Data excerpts

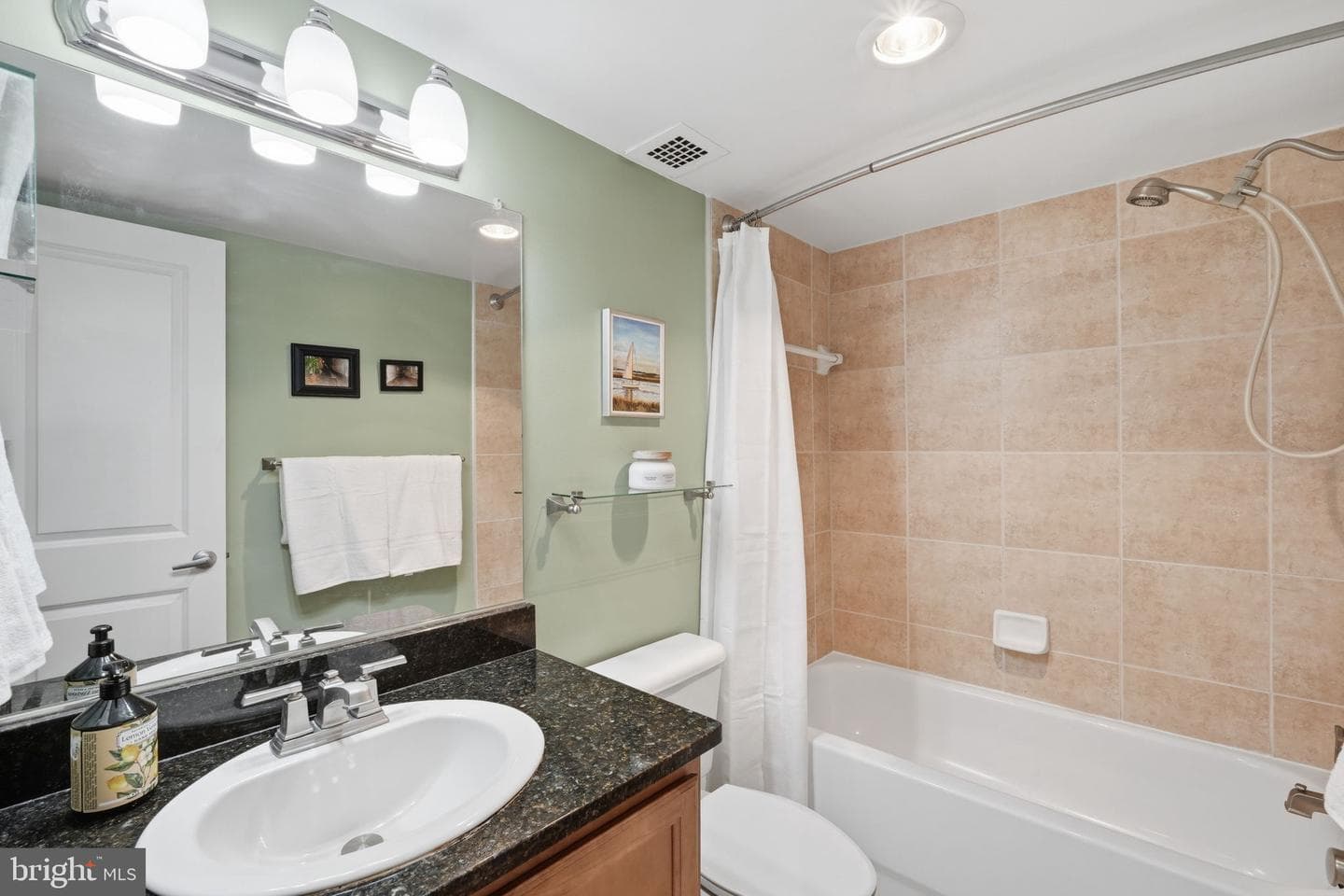 1220 Blair Mill Road #210 photo 12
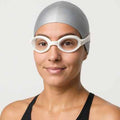 Swimming goggles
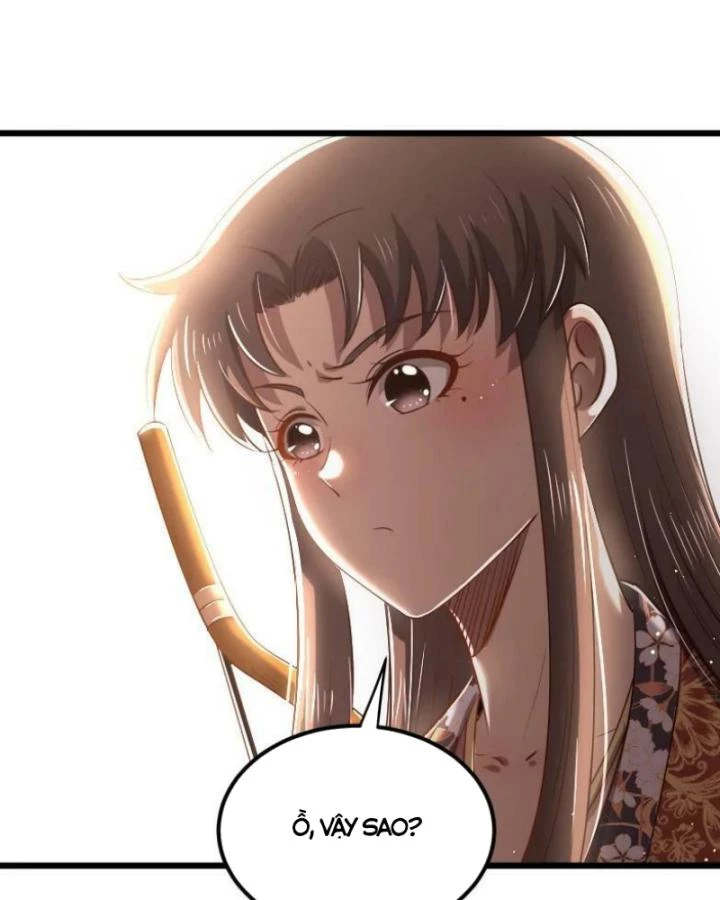 Xuân Thu Bá Đồ Chapter 236 - 70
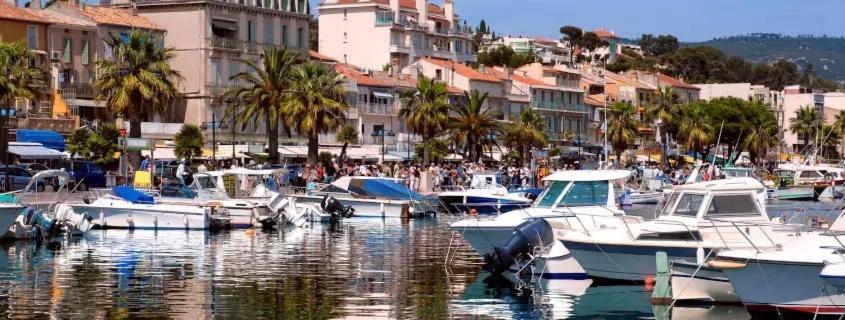 Apartamento L Annexe 50m De La *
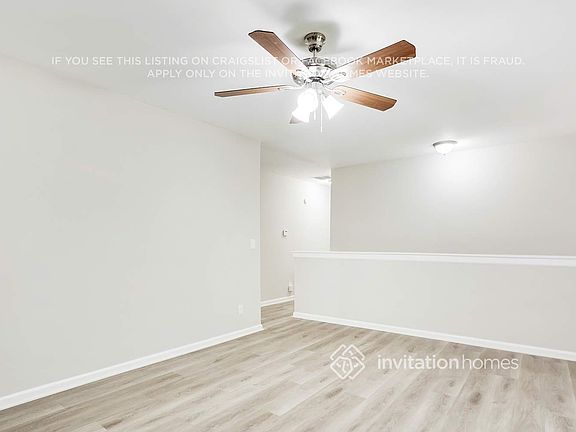 2nd image of 2369 Brentford Pl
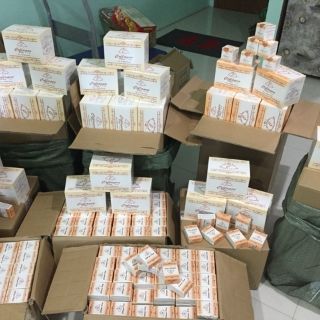Kem collagen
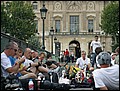 Paris-070727-175218-FR.jpg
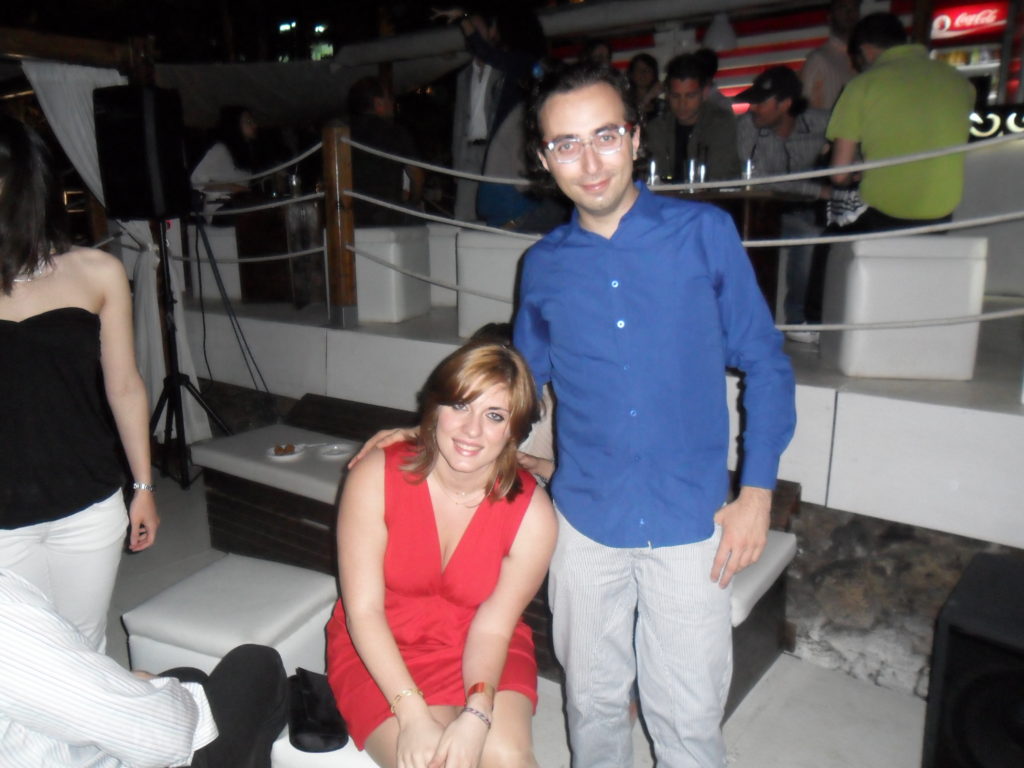 SAM_0354
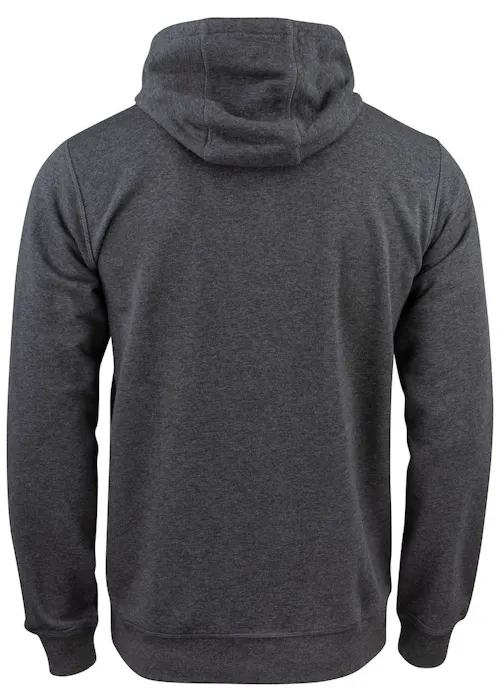 Clique Premium OC 021002 Hoodie Regular Fit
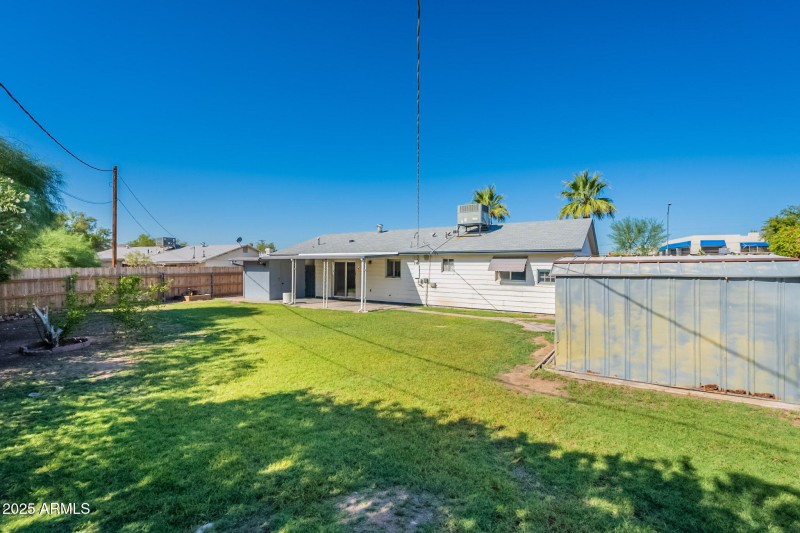 39-web-or-mls-16th-39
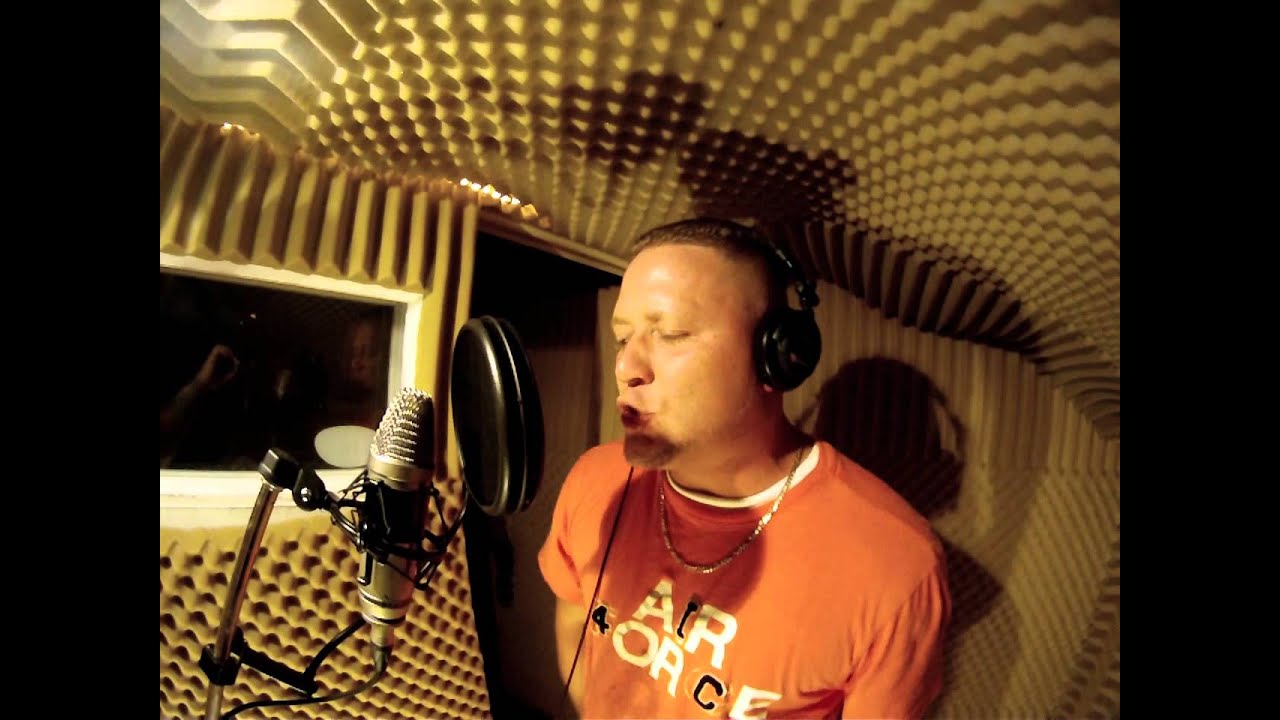 IV League Booth Sessions - Summer 2012 Ep.2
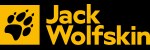 Jack Wolfskin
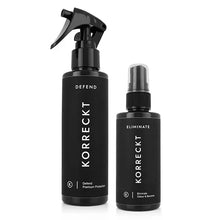 Load image into Gallery viewer, Universal Protection Kit Korreckt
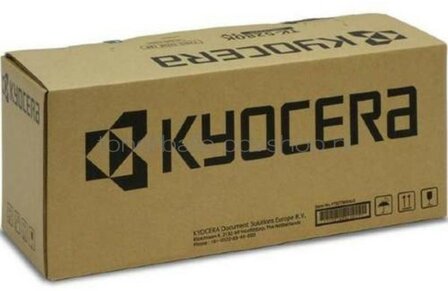 Kyocera Mita TK-6345K zwart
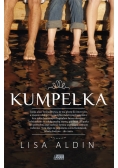 Kumpelka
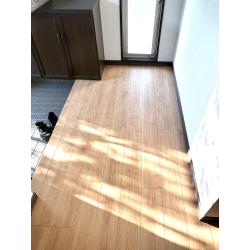 ダイケン　ルームアート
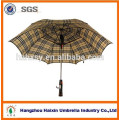 New Products for 2015 Big Blue Cheap Umbrella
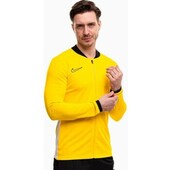 Sweatshirts Nike B24430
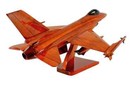 F-16   F16   Falcon Fighter Plane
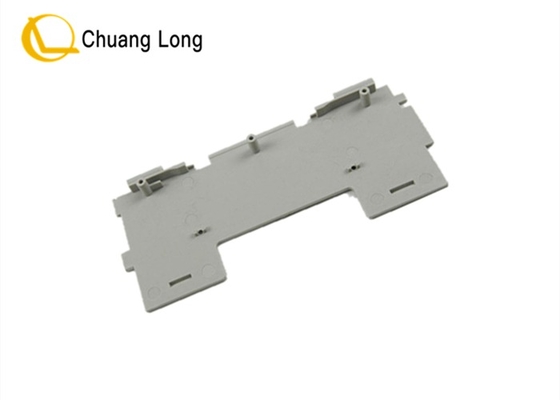 Bộ phận máy ATM Glory NMD 100 Máy phát tiền mặt NC301 Cassette Inner Plate A004374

TASK DIRECTIONS.
Produce an exact copy of the records above, leaving out the pictures.

ANSWER SPACE.
 1220 Blair Mill Road #210 photo 12
 Swimming goggles
 Xuân Thu Bá Đồ Chapter 236 - 70
 Apartamento L Annexe 50m De La *
 2nd image of 2369 Brentford Pl
Kem collagen
 Paris-070727-175218-FR.jpg
 SAM_0354
 Clique Premium OC 021002 Hoodie Regular Fit
 39-web-or-mls-16th-39
 IV League Booth Sessions - Summer 2012 Ep.2
 Jack Wolfskin
 Load image into Gallery viewer, Universal Protection Kit Korreckt
 Kyocera Mita TK-6345K zwart
 Kumpelka
 ダイケン　ルームアート
 New Products for 2015 Big Blue Cheap Umbrella
 Sweatshirts Nike B24430
 F-16   F16   Falcon Fighter Plane
 Bộ phận máy ATM Glory NMD 100 Máy phát tiền mặt NC301 Cassette Inner Plate A004374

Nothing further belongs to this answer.